* **ASSIGNMENT**
Repeat nothing but the lines below running from the one containing "Townhome / multi-family" to the one containing "Hansi Flick y". Keep both end lines.

* **SUPPLIED MATERIAL**
-- -- --

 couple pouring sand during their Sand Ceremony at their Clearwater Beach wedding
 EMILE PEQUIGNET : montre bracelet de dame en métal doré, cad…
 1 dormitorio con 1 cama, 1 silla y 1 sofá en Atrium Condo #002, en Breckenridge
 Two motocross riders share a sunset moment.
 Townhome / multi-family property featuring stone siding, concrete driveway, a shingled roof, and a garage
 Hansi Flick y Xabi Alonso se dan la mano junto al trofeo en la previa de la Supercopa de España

-- -- --

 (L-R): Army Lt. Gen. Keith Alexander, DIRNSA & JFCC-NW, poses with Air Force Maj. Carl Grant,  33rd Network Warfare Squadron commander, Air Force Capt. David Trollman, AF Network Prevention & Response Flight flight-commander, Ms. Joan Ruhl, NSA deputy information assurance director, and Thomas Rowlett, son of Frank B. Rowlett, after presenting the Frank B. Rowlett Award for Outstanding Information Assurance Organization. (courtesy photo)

-- -- --

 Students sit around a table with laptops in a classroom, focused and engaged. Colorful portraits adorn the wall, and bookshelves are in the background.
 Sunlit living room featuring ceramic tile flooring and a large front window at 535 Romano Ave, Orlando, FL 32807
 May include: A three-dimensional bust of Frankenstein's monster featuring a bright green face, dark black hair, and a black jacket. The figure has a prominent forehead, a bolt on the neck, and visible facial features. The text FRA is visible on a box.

-- -- --

* **SOLUTION TO THIS PROBLEM**
 Townhome / multi-family property featuring stone siding, concrete driveway, a shingled roof, and a garage
 Hansi Flick y Xabi Alonso se dan la mano junto al trofeo en la previa de la Supercopa de España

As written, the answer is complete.